Is cyclosporine a good option for the treatment of subcutaneous panniculitis-like T-cell lymphoma associated with hemophagocytic syndrome?

Raquel Aragón-Miguel¹ , Alba Calleja-Algarra¹ , Virginia Velasco-Tamariz¹ , María Garrido² , Pablo Ortiz-Romero¹ , Lidia Maroñas-Jiménez¹

¹ Department of Dermatology, Hospital Universitario 12 de Octubre, Instituto de Investigacion I + 12, Universidad Complutense, Madrid, Spain
² Department of Pathology, Hospital Universitario 12 de Octubre, Instituto de Investigacion I + 12, Universidad Complutense, Madrid, Spain

Correspondence Address:
Raquel Aragón-Miguel
Avenida de Cordoba S/N, Madrid
Spain

Sir,

Subcutaneous panniculitis-like T-cell lymphoma is a rare mature T-cell lymphoma which generally has an indolent clinical behavior. But sometimes it may be associated with hemophagocytic syndrome which leads to a rapidly progressive course.^[1] We report a patient with subcutaneous panniculitis-like T-cell lymphoma and secondary hemophagocytic syndrome who responded successfully to oral cyclosporine.

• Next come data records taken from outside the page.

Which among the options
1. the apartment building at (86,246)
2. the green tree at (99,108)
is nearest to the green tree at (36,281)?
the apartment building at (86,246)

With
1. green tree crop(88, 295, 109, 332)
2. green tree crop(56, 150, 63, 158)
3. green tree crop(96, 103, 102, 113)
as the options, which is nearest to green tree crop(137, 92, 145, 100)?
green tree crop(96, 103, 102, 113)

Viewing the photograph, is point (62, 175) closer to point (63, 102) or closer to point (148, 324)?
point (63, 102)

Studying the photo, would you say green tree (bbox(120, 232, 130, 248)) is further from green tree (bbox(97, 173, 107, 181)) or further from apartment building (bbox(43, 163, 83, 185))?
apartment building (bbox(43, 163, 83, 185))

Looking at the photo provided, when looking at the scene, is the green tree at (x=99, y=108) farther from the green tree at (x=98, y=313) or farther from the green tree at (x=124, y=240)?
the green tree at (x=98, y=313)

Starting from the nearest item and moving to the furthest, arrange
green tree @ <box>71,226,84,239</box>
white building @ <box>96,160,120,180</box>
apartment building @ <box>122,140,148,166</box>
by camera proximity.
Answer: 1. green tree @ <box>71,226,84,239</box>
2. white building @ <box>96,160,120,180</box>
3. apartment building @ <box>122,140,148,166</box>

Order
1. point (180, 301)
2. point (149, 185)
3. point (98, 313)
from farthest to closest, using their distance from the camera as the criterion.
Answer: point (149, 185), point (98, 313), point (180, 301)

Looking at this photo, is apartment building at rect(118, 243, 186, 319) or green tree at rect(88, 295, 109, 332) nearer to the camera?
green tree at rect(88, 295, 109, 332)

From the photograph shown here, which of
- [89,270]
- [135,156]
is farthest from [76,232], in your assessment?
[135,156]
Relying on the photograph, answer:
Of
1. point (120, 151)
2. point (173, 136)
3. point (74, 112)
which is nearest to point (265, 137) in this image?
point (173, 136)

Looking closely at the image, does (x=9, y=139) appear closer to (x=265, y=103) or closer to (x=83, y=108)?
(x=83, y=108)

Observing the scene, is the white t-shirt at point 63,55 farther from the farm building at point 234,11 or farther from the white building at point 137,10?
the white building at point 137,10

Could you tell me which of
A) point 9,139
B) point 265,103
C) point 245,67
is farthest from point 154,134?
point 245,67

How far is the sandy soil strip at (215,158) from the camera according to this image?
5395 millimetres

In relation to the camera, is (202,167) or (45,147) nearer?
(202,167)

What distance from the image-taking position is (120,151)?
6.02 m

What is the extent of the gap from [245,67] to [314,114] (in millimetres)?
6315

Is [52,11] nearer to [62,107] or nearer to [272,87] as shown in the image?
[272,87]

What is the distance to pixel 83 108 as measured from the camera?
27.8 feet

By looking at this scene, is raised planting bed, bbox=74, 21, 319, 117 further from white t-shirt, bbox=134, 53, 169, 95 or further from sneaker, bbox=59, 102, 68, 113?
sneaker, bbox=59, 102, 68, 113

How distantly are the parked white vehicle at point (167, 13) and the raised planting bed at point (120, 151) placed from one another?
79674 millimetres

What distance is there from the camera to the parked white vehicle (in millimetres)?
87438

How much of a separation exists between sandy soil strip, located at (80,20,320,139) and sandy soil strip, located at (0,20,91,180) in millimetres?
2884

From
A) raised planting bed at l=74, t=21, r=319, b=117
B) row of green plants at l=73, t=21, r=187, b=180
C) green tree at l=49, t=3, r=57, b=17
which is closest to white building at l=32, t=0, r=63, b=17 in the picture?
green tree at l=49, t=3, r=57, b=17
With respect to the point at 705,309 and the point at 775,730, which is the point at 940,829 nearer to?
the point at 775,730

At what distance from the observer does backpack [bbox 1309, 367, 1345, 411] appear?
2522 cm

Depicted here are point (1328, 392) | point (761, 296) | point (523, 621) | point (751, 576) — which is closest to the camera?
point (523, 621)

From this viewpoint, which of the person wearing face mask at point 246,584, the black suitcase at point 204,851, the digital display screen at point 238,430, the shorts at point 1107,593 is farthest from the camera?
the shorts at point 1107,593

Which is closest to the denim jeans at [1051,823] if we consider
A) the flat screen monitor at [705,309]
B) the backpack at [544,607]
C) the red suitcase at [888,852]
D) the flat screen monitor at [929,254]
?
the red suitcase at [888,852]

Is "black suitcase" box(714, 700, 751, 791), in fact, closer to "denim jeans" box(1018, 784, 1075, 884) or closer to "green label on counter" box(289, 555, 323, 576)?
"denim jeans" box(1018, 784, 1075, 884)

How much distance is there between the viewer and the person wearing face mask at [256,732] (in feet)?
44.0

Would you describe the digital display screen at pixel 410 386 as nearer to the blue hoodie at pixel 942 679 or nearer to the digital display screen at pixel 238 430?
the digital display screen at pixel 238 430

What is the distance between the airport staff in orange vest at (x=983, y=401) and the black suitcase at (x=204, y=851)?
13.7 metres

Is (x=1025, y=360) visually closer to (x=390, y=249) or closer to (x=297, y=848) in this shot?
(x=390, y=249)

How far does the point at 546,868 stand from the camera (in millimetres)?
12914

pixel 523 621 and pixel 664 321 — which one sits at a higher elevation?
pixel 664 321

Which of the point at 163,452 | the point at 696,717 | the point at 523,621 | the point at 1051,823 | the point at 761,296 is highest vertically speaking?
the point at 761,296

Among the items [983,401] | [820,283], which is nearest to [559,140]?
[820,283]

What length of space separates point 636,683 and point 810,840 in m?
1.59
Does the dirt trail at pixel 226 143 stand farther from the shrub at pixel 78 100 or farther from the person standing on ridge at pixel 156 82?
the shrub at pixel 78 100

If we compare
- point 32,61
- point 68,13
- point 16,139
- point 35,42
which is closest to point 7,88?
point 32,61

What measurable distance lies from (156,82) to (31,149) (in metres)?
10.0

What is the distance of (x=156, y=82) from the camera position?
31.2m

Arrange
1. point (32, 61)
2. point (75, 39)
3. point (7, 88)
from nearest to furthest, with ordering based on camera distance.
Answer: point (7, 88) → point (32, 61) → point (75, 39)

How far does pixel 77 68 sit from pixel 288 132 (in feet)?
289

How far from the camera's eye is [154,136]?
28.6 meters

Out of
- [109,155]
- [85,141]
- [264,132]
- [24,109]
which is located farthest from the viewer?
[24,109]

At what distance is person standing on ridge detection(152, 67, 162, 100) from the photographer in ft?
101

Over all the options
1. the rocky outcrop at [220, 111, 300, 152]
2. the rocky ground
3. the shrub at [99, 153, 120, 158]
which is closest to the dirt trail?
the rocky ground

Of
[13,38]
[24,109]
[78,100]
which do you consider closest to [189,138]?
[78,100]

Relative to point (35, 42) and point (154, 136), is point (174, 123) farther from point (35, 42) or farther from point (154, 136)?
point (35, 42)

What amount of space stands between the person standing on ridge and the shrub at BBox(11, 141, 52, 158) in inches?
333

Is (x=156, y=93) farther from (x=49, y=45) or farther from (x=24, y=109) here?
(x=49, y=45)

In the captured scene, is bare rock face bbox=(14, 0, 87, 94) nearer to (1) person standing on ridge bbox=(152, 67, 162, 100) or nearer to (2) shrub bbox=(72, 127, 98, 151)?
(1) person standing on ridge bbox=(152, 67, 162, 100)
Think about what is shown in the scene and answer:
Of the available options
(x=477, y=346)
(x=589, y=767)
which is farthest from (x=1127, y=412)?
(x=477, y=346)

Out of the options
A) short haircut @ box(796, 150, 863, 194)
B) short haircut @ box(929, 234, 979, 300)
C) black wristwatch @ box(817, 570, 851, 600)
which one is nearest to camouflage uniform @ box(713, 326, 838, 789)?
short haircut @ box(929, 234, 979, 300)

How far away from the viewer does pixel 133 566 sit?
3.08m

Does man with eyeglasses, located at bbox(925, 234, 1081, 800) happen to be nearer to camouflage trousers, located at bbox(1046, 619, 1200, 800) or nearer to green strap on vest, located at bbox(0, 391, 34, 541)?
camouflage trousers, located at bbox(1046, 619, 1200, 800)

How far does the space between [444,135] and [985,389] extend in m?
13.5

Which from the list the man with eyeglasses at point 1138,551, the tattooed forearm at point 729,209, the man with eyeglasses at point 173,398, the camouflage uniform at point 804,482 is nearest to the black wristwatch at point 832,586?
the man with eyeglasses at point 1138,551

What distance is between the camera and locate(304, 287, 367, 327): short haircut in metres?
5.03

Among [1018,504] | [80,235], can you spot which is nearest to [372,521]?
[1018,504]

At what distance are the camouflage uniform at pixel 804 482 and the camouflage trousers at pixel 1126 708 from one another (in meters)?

A 26-year-old woman from the Philippines presented with painful, nodular lesions of size ranging from 1 to 3 cm on her limbs, abdomen, and lower back of one month duration. [Figure - 1]a and [Figure - 1]b.

Figure 1:

She had associated high-grade fever and myalgia but no other symptoms like arthralgia. Laboratory tests showed abnormal liver function with elevated aspartate aminotransferase, gamma-glutamyltransferase, alkaline phosphatase, lactate dehydrogenase, and ferritin. Her CD25 was 3588 pg/mL (normal range: 0–1900 pg/mL). Investigations revealed mild anemia, leukopenia, and lymphopenia. An infectious origin was ruled out by performing urine, sputum, stool and blood culture, tuberculin test, tests for antibodies against HBV, HCV, HIV, syphilis, CMV, measles, and EBV in serum, chest and sacroiliac x-ray, and computed tomography scan of chest, abdomen and pelvis. Histopathological examination revealed a dense infiltrate of pleomorphic lymphoid cells with large nuclei and lymphocytoclasia around the adipocytes. There were no pathological changes in dermis and epidermis [Figure - 1]c and [Figure - 1]d. Lymphocytes expressed CD3, CD8, perforin, and granzyme but not TIA 1 or CD4 [Figure - 1]e, [Figure - 1]f, [Figure - 1]g, [Figure - 1]h. Both histopathological and immunohistochemical findings were consistent with subcutaneous panniculitis-like T-cell lymphoma. Bone marrow aspiration cytology showed an increase in the phagocytic mononuclear system with evidence of hemophagocytosis. 18 F-fluorodeoxyglucose positron emission tomography/computed tomography highlighted multiple pathological and generalized uptakes especially over the limbs, abdominal wall, and right breast. Ultrasonography showed splenomegaly. A final diagnosis of subcutaneous panniculitis-like T-cell lymphoma with hemophagocytic syndrome was made and the patient was started on oral dexamethasone 12 mg daily. Clinical and biochemical criteria of hemophagocytic syndrome resolved within 1 week, but the patient developed steroid induced hallucinations and amnesia. Hence dexamethasone was withdrawn. Magnetic resonance imaging of brain was normal. Cyclosporine A was initiated at a dose of 125 mg/day (3 mg/kg of weight) which the patient tolerated and after 6 months of treatment, the dose was tapered gradually. The disease is now well controlled with 25mg/day of cyclosporine A.

Even at the end of 12 months the patient is in clinical remission. Hemophagocytic syndrome is an uncommon hematologic disorder characterized by at least five of the following eight findings: fever >38.5°C, splenomegaly, cytopenias, hypertriglyceridemia, hemophagocytosis in bone marrow, spleen, lymph node, or liver, low or absent NK cell activity and elevated soluble CD25 and ferritin.^[2]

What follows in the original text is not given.